Spitzer Mid-Infrared Observations of Seven Bipolar Planetary Nebulae

TL;DR

This study uses Spitzer Space Telescope data to analyze the mid-infrared structures of seven bipolar planetary nebulae, revealing extended emission, PAH features, and ring-like structures, advancing understanding of their composition and morphology.

Contribution

First detailed mid-infrared imaging and spectroscopy of seven bipolar planetary nebulae, highlighting PAH emission and structural features beyond previous optical studies.

Findings

Extended MIR emission at longer wavelengths

Flux ratios indicating PAH and dust contributions

Evidence of ring-like structures in NGC 2346

Abstract

We have investigated the mid-infrared (MIR) and visual structures of seven bipolar planetary nebulae (BPNe), using imaging and spectroscopy acquired using the Spitzer Space Telescope (SST), and the Observatorio Astronomico Nacional in Mexico.
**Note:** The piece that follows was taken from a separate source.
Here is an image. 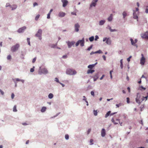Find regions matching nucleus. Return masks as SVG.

The results show that the sources are more extended towards longer MIR wavelengths, as well as having higher levels of surface brightness in the 5.8 and 8.0 microns bands. It is also noted that the 5.8/4.5 and 8.0/4.5 microns flux ratios increase with increasing distance from the nuclei of the sources. All of these latter trends may be attributable to emission by polycyclic aromatic hydrocarbons (PAHs) and/or warm dust continua within circum-nebular photo-dissociation regions (PDRs). A corresponding decrease in the flux ratios 8.0/5.8 microns may, by contrast, arise due to changes in the properties of the PAH emitting grains. We note evidence for possible 8.0 microns ring-like structures in the envelope of NGC 2346, located in a region beyond the minor axis limits of the ionized envelope. An analysis of the inner two rings shows that whilst they have higher surface brightnesses at longer MIR wavelengths, they are relatively stronger (compared to underlying emission) at 3.6 and 4.5 microns. There is also evidence for point reflection symmetry along the major axis of the outflow.